Leo ha rivendicato il lavoro svolto dal governo sul fronte dei conti pubblici. «Abbiamo fatto uno sforzo enorme - ha spiegato - perché siamo passati da un rapporto deficit-Pil dell’8,1%, nel momento in cui il governo si è insediato, al 3,1%». Un risultato che, secondo il viceministro, dimostra come l’esecutivo stia «tenendo sotto controllo i conti pubblici».
Auna domanda sugli effetti della guerra in Iran Tajani aveva risposto: «Ora vediamo il da farsi, non escludo che possa esserci una manovra correttiva». Per poi aggiungere: «Adesso però è fondamentale lavorare perché anche l’Europa si renda conto che debba esserci più flessibilità per quanto riguarda gli aspetti legati al costo dell’energia», ha aggiunto Tajani, sottolineando che «così come c’è flessibilità per le spese per la difesa, dovrebbe esserci più flessibilità per i costi provocati dall’aumento dei prezzi dell’energia a causa di fattori esterni, non da fattori interni. Noi non abbiamo nulla a che fare con la guerra che c’è in Iran, ne paghiamo delle conseguenze».

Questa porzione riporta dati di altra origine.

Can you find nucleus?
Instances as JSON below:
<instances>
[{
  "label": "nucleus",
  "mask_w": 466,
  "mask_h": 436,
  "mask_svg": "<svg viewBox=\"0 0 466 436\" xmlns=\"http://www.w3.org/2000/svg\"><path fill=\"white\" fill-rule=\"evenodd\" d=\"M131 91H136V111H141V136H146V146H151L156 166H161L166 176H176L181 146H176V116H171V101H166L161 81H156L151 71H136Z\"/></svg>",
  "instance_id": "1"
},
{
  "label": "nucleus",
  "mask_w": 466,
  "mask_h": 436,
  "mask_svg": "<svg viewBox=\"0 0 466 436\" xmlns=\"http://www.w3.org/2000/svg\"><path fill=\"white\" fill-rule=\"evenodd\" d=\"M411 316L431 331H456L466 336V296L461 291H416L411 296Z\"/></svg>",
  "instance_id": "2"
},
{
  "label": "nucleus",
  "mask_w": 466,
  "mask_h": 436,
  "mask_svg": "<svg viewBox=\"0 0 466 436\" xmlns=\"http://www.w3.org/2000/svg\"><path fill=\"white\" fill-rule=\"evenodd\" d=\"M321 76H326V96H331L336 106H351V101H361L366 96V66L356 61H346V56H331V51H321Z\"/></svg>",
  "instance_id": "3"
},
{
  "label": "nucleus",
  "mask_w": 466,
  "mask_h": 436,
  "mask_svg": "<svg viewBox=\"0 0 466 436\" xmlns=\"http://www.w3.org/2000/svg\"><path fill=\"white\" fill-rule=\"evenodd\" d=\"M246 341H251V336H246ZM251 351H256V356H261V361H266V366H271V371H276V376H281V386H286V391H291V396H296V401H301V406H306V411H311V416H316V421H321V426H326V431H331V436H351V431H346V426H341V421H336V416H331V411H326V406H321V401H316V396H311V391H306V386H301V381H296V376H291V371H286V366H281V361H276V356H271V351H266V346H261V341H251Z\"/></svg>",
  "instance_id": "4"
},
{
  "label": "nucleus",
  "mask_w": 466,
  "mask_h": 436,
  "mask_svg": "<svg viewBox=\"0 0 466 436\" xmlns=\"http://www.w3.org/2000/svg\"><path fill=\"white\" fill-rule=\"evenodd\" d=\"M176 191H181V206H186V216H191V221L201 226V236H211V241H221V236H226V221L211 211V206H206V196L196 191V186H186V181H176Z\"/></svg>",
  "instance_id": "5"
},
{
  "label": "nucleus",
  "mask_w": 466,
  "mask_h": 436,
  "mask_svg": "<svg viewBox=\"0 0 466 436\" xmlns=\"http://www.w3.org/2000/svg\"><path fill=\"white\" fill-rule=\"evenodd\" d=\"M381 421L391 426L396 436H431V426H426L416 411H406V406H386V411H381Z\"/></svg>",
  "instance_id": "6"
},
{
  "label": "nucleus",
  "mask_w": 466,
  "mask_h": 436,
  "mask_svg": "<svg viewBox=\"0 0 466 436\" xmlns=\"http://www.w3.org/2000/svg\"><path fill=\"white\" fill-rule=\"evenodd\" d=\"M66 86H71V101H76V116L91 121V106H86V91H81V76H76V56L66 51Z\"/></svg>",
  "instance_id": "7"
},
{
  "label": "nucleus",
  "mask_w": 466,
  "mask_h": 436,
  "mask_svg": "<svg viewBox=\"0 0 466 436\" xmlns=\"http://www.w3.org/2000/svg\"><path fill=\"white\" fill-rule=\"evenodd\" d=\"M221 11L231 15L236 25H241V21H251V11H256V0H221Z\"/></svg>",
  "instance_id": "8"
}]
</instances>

Fonti governo: no manovra correttiva, priorità aiuti a energia
Le sue parole erano state ridimensionate da fonti di governo. «Nessuna ipotesi di manovra correttiva è presa in considerazione dal governo» avevano fatto sapere da Palazzo Chigi che hanno sottolineato come come si stia ora lavorando con l’Europa per rendere più flessibile la clausola per la difesa in modo da poterla utilizzare anche per le spese legate all’energia, un meccanismo possibile - secondo l’Italia - in base ad alcune possibilità previste dalle regole europee per situazioni eccezionali. L’obiettivo prioritario del governo è quello di aiutare famiglie e imprese a fronteggiare l’aumento dei costi energetici seguiti all’impatto del conflitto in medio oriente e al blocco dello Stretto di Hormuz.